Do you really want to be a pro golfer? Read this first
By MARK WHICKER
When Robby Shelton was a high school sophomore, he beat Jordan Spieth.
That was in the U.S. Junior Amateur, a tournament Spieth had won the year before and would win the year after.
Shelton won three Alabama state titles. He went to the University of Alabama and qualified for the U.S. Open. He got invited to the Barbasol Classic, a PGA Tour event near his home in Mobile, and finished third.
How hard is professional golf? Robby Shelton is not on the PGA Tour. Neither is he on the Web.com Tour, the Triple-A equivalent.
Shelton is playing on the Swingthought Tour, a place where you can dream as long as you pay for it. You ante up and then you play. The entry fee is normally $875 and they put it in a pot, and that’s where the purse comes from. They call such things “payback events.” And you know what the payback can be.
While everyone was marveling at the angry winds of Augusta National on Friday, the Swingthought boys were in Stone Mountain, Ga., and James White, a Georgia Tech alum, shot a 63 in the same gusts. He won the event, but only because Grant Leaver called a 2-stroke penalty on himself. And, no, it wasn’t because some TV referee called it in from his basement.

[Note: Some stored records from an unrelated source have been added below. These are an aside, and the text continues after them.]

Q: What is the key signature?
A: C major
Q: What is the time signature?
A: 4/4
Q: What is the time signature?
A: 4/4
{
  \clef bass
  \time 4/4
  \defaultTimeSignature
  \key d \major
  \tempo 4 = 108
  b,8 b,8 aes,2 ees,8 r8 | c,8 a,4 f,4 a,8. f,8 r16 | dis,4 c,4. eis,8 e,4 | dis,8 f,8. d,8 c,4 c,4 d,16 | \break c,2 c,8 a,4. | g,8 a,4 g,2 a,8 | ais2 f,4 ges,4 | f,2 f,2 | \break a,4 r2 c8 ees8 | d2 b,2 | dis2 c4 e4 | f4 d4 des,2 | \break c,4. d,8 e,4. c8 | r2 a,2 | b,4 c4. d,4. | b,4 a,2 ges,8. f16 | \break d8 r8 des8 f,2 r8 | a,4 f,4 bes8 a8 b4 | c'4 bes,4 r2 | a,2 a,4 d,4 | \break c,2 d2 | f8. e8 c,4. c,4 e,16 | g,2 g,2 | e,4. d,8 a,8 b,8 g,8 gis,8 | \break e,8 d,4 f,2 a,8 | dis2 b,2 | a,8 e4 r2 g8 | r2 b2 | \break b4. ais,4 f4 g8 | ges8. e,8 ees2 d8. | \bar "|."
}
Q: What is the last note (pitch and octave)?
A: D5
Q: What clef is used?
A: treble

Justin Lower was the No. 1 money-winner on the Swingthought Pro Tour last year. His take was $35,000. That’s before expenses.
Tour director T.J. Johnson points out that the “heyday” of the tour provided more opportunity. That was when it was sponsored by Hooters, the popular bar-and-grill chain that is famous for its superb grouper sandwich (OK, so why do you go there?).
On Hooters in 2012, Brandon Brown won $115K and David Skinns $104K. Eight players on that tour made it to the big leagues, including Patton Kizzire and Blayne Barber.
All the Swingthought guys have a hero, but it’s not Spieth or Sergio Garcia. It’s William McGirt.
In 2007, McGirt won his first pro event. It was the Cabarrus Open on the Tar Heel Tour. The $16,000 check kept the credit card companies off his trail.
Last year he won another tournament. That was The Memorial, Jack Nicklaus’ player-pampering event near Columbus. That one paid McGirt $1.53 million and it got him into the Masters last week, where, on Friday night, he was one shot off the lead.
“If you can win my tournament, you can win this one,” Nicklaus told him. McGirt wound up 22nd. But he’ll never again have the pleasure of seeing the “2” on the very left side of the odometer fall into place, and wonder how he’ll ever buy another car.”
Web.com is the Holy Grail for the Swingthought crowd. If you’re in the top 25 money-winners on Web.com, you graduate to the PGA Tour. If not, a hunk of Web.com guys merge with PGA Tour players who are out of the Top 25, and they play their own playoff events. The Top 25 of that group gets a diploma, too.
Getting onto Web.com means surviving pre-qualifying, then three other tournaments called “stages.”
Otherwise, there’s almost no place to play. You can try the Canadian, LatinoAmerica or China tours, but the travel isn’t cheap and the odds are unfriendly. If you make Top 5 at the end of those seasons, you slip into Web.com.
Then there are the lovely Monday qualifiers. Those are 18-hole shootouts held near PGA Tour sites. The top four finishers get to play with the big boys. The other 150 or so go home.
If you do qualify, and if you finish in the Top 10 and thus get to play next week, and if you keep doing that, you beat the system. That is a flowery hallucination, not a dream.
Or you can be Stewart Hagestad.
When he went to USC, he made sure he got a business degree while he played on the golf team. Now he is a financial analyst in New York, he plays in amateur events at some of America’s oldest and leafiest courses, and on Sunday he was low amateur in the Masters. What are the chances Hagestad will be tempted to turn pro? “None,” he said.
Pro golfers are not the 1 percent. They are the 1 percent of the 1 percent. The worst player on the Swingthought Tour is better at his job than all the people you know are at theirs.